Anyway, that's my breeding nazi-ism at work! I briefly considered breeding my Arab mare, mostly because I'm an Arab person and the Arab community around here SUCKS - nothing worth my while for sale. So along with that, I won't breed to the crap that's standing around here. The cost of getting her properly inseminated from an outside source and mare care is simply out of my budget, so I bit the bullet and bought a cute Paint filly that looks Half-Arab instead :lol:

I understand why some people would breed horses that would be questionable as breeding stock. I mean, realistically, that's still your preference. But even a badly conformed Grade mare bred to a cheap stud deserves medical attention to both prevent things from going wrong, and in case things DO go wrong.


----------



## lovemyponies (Jul 26, 2008)

good thread idea... I have no breeding bad stories to tell but we had a professional breeder at our barn for a while (she had the divorce thing going too and lost her barn) One thing I observed is that she spent a ton of time at the barn and knew how to deal with everything that could possibly happen. My point is that a novice breeder should have truly studied before breeding. The breeding test posted on here is a good start. I would also suggest if you are thinking about breeding read the posts on this thread, as many as you have time for. You will learn a lot including mares and babies having to be put down, etc. 
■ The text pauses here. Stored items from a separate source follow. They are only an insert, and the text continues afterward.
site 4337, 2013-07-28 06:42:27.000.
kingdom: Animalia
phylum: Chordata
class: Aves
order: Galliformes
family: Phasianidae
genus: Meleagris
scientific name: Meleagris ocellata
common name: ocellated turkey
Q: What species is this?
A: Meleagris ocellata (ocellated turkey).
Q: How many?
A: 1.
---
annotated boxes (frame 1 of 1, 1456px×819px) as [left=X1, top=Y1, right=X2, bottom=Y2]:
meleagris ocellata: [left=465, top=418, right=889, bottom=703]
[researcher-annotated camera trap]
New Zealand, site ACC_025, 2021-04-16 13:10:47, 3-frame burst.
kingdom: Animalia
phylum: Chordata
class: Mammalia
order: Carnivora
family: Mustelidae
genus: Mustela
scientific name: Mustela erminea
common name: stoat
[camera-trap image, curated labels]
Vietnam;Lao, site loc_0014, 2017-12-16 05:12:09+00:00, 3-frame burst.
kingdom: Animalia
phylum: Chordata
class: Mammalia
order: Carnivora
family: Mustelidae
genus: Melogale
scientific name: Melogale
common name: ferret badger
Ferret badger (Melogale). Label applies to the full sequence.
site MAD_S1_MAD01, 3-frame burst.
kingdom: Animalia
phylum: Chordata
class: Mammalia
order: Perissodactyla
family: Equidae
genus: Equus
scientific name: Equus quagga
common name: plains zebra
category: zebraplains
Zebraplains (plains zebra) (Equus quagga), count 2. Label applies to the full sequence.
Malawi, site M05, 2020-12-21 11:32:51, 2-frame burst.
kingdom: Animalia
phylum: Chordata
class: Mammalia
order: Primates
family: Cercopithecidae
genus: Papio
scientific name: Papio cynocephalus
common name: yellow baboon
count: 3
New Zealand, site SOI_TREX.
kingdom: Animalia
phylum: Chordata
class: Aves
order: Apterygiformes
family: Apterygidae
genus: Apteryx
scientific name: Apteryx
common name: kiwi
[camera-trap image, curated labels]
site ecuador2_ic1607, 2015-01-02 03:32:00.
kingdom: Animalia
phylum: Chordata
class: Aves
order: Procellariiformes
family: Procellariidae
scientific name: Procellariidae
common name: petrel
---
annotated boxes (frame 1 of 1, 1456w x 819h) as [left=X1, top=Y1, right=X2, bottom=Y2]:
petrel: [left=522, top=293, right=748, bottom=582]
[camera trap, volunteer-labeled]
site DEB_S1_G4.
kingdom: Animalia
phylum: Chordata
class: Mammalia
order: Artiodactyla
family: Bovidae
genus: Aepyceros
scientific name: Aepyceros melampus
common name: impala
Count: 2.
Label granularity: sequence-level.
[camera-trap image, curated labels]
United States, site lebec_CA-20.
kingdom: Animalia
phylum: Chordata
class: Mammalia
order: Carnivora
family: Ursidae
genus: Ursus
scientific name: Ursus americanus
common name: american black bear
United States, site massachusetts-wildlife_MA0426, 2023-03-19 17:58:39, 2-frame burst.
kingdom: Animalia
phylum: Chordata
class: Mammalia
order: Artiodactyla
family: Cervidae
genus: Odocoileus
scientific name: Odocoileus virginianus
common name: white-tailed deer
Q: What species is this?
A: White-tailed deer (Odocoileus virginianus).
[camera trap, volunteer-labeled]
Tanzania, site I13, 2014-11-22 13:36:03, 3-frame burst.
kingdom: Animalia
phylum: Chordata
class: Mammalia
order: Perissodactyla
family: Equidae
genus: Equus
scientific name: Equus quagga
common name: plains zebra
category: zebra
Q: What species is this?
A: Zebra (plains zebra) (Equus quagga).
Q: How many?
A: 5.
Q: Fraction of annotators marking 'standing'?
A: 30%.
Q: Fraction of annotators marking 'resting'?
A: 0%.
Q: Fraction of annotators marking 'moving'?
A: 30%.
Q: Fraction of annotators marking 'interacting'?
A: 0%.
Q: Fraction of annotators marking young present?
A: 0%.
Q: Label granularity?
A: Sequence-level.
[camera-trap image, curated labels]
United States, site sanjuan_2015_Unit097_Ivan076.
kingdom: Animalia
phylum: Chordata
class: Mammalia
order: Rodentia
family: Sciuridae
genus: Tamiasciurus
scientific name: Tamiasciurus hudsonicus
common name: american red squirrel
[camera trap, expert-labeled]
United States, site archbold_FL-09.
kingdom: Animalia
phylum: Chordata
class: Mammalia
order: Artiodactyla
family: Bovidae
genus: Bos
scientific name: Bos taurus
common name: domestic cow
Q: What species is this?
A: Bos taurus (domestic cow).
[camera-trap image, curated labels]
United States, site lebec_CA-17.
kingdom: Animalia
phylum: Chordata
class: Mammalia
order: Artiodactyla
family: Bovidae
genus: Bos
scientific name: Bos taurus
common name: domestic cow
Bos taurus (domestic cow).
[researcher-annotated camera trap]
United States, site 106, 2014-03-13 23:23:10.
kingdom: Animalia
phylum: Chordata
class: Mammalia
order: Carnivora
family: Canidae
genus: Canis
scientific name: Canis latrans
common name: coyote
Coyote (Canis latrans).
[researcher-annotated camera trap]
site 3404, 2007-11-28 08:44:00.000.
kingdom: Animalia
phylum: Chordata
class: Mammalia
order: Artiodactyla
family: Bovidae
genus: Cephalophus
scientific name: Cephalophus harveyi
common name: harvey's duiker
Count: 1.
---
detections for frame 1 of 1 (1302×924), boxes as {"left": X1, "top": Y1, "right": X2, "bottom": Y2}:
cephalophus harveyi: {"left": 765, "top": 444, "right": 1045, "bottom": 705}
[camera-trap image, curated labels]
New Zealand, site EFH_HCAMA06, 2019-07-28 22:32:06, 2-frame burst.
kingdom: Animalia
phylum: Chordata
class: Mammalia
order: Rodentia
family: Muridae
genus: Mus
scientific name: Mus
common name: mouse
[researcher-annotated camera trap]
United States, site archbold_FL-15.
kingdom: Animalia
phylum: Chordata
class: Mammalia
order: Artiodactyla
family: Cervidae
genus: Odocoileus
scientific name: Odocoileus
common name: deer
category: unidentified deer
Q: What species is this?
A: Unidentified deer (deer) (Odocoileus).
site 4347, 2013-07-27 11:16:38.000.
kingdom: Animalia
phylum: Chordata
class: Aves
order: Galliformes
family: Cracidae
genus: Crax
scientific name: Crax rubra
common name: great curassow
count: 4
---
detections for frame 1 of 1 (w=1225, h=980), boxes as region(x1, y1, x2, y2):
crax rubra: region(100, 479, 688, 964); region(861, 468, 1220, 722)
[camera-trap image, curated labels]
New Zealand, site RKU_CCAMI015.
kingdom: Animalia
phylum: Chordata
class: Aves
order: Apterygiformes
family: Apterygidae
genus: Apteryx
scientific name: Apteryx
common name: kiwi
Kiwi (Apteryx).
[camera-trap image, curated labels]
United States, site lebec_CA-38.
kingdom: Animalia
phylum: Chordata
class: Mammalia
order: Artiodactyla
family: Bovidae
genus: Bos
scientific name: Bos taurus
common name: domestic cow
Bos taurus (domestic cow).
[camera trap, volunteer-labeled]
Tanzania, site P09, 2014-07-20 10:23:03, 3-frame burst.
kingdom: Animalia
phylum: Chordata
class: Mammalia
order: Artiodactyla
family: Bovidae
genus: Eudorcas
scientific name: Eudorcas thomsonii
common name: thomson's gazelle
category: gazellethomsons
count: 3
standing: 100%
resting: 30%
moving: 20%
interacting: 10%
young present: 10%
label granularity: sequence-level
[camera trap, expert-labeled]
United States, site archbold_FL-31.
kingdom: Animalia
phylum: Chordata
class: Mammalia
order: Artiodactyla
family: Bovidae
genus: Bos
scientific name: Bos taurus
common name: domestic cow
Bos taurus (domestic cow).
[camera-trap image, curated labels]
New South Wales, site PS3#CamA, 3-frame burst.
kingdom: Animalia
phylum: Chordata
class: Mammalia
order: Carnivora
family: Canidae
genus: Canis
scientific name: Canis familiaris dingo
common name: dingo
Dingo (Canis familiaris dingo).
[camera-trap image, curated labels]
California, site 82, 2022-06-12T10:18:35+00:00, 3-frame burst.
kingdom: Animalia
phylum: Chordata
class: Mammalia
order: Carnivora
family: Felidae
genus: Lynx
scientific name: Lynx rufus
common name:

Also if you are going to post that you might want to breed your mare probably good idea to post as much information as possible. For instance conformation pictures of your mare, her bloodlines, etc. Also state your purpose for breeding, what are you trying to produce? Also for those experienced folks out there maybe an average cost associated with the entire process. Stud fee, ultrasound, supplements, complications, etc, so that novice breeders can truly decide if they can afford a pregnancy.


----------



## CheyAut (Nov 26, 2008)

Oh boy do I have stories. I breed Miniature horses.

My first foal due was the only foal that year. He was aborted full term, mare and an infection. Of course our dreams of a wonderful foal ruined, and had to deal with my poor mare's longing for her foal and her infection that required several vet visists for flushes. Pricey, and no foal. But other than the infection, my mare was fine and that was one of the lucky losses... if you can say a loss is lucky? It is compared to others...

Next year was much better. First foal born without a problem. But her normally sweet and loving mom (a maiden), decided she wanted us to have NOTHING to do wtih her filly. Her filly's eyelashes turned in towards her eye, creating an ulcer which required, of course, several vet visits and we had to medicate her eye every TWO HOURS around the clock... all this with a mare trying to kill us. NOT FUN. And pricey of course!

Two weeks later baby #2. Only one leg presenting!!! Had to get the mare up (she did NOT want to do that), hubby had to walk her to keep her standing while I located the missing front leg. Luckily it was easy to reposition, and the colt was born just fine.

Mare number three foaled the next night. No problems with her foaling (this was the mare who lost her foal the previous year), but it took the filly a bit to find the milk bar, luckily though her IgG was fine.

This year (er, last year FOR this year I mean) I bred my arab pony to a really nice Arab (halter/liberty winner, now finishing VERY well in endurance, a son of The Minstril), and boy was I excited for this foal. Mare didnt' take first go-round, so next month back at the stud's.... racking up the mare care and vet U/S fees of course. But that time she took. Unfortunately she aborted 6 months later. Foal's neck wasn't quite right (vet and I both agree on that), and the skin was decomposing, but vet not sure exactly what was wrong. I had LFG but I chose not to rebreed her after the heartache and costs that came with my next two foals due...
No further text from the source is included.